Similar to other post-frame buildings, the way you build your pole garage is going to heavily depend on your needs.
Is your garage going to store a classic car, or boxes of holiday decorations? Will you have a workshop? Are you storing chemicals? Will your new pole garage store a little, or a lot, of everything?
We’ll answer these questions below, with our six tips to keep in mind when planning and designing your new pole garage.
As you design your new garage or shed, consider installing what we call Bonus Storage. This is a truss system that increases your attic space, allowing you to store additional material in your building.
Increasing your attic space costs about 80 percent less expensive than expanding your floor plan. You can increase your space’s square footage using Bonus Storage in your attic by up to 50 percent.
Bonus Storage is a great way to store seasonal items such as lawn furniture, life jackets, skis, or other seasonal items you only use part of the year. This could be a great option for you if you are seeking to store items you would typically put away in your attic.
However, if you are looking to erect a new space entirely, here are six things to consider when building your new pole garage.
1. Anticipate future purchases. Sure, you have a pair of jet skis to store now, but do you think you will purchase a pontoon boat a couple of years down the road?
Anticipate future purchases when determining your garage’s dimensions to save money and frustration in the long run. Build to accommodate the largest vehicle or toy you may one day hope to store in your garage.
2. Match it to surrounding buildings. This is common in suburban settings. A lot of people like to match the aesthetic of their new pole garages to their house.
Keep this in mind when choosing the design, size, colors and decorative details of your building.
3. Consider roofing options.
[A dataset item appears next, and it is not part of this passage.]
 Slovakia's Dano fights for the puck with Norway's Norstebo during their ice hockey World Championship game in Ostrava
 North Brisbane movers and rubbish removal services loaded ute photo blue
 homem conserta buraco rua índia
Many post-frame buildings typically have steel roofing.
But in some cases, especially in suburban buildings, people sometimes opt to construct with shingles to match their house, or at least utilize a steel color that closely matches the house.
Note that roofing options such as shingles can increase both the up-front and long-term maintenance costs of your new garage.
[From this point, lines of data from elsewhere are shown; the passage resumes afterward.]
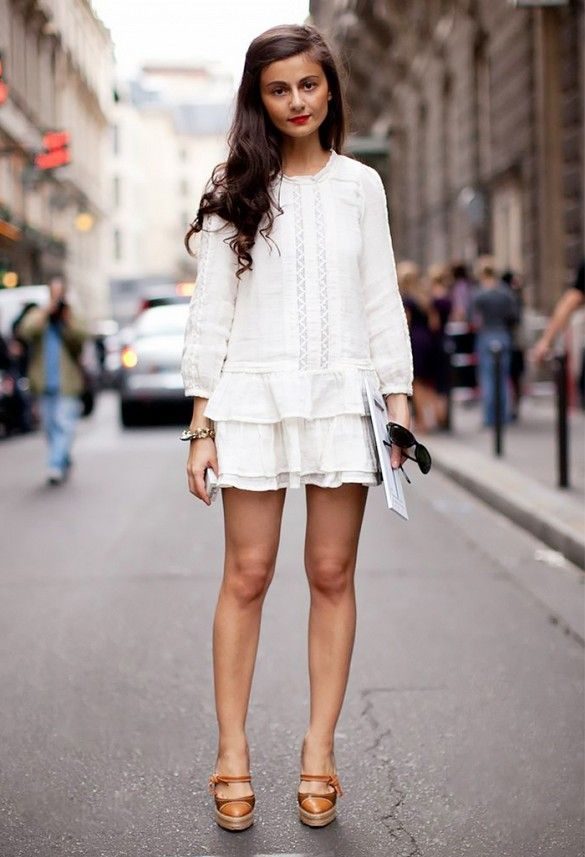 An all white ensemble featuring a peplum long sleeve top and skirt is worn with peep-toe platforms.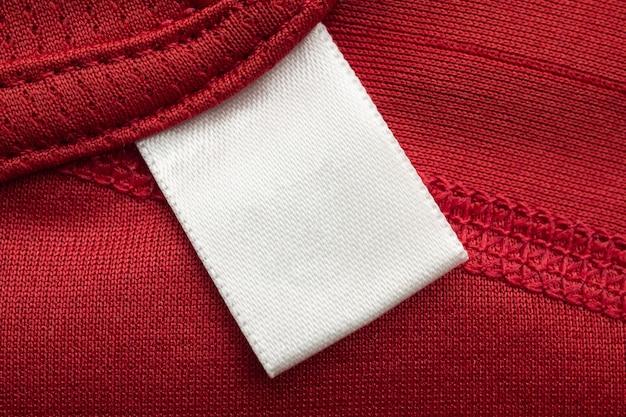 빨간색 폴리 에스터 스포츠 셔츠 배경에 흰색 빈 세탁 케어 의류 라벨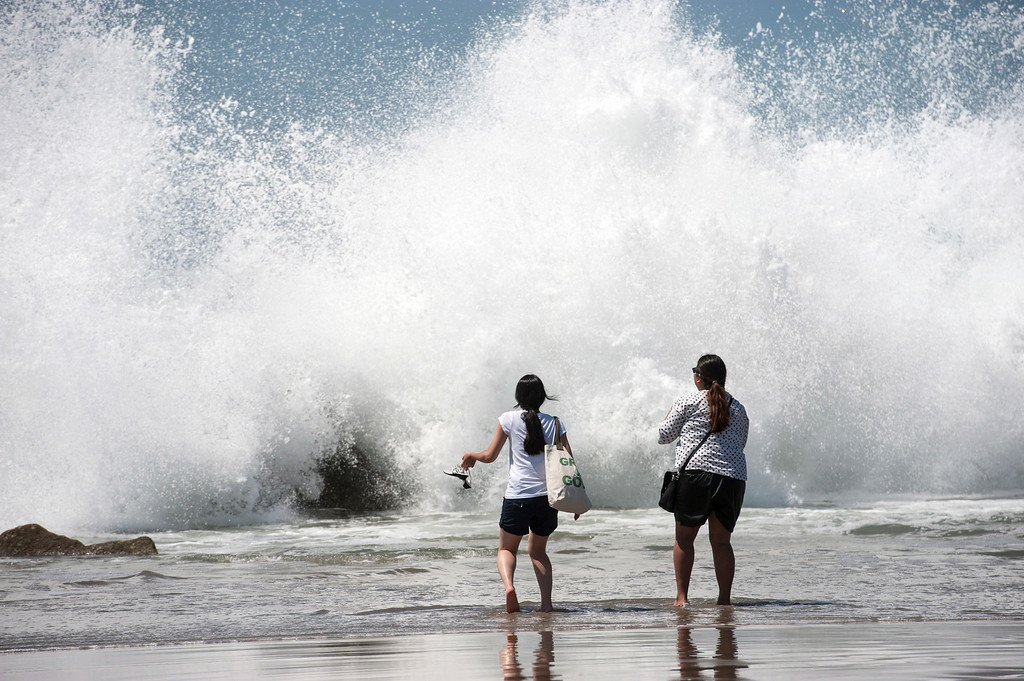 Description of . Cece, left, and Jennifer, of Orange County, run as big waves crash the shoreline, Tuesday, Aug. 26, 2014, at Venice Beach, Calif. (AP Photo/The Orange County Register, Ed Crisostomo)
4. Do not forget about electricity. If you want to have lighting in your workshop area or a garage door opener, plan for electrical runs and outlets.
5. Address ventilation. Select windows and doors that will suit your needs for access and ventilation.
If you plan on insulating in addition to heating or cooling all or part of your garage, windows and doors should be insulated to prevent heat from transferring, and designed to keep cold air from flowing through the cracks.
Consider powered ventilation for enclosed work areas where you may use chemicals or paint.
6. Use flush wall insulation. One advantage of a pole barn garage is the use of a flush wall insulation system as it is designed to give you maximum insulation in the wall cavity.
Ensure that the trusses are appropriately designed to carry the weight of insulation and drywall if used on the ceiling.
Click here to read more about post-frame building insulation.
For more general information on how to build a post-frame building, click here.
Remember that building a pole garage, similar to any other post-frame building, is an ambitious task that requires a lot of patience and skill. Consult your builder to ensure your pole garage is engineered properly so you won’t run into any frustrating issues down the line.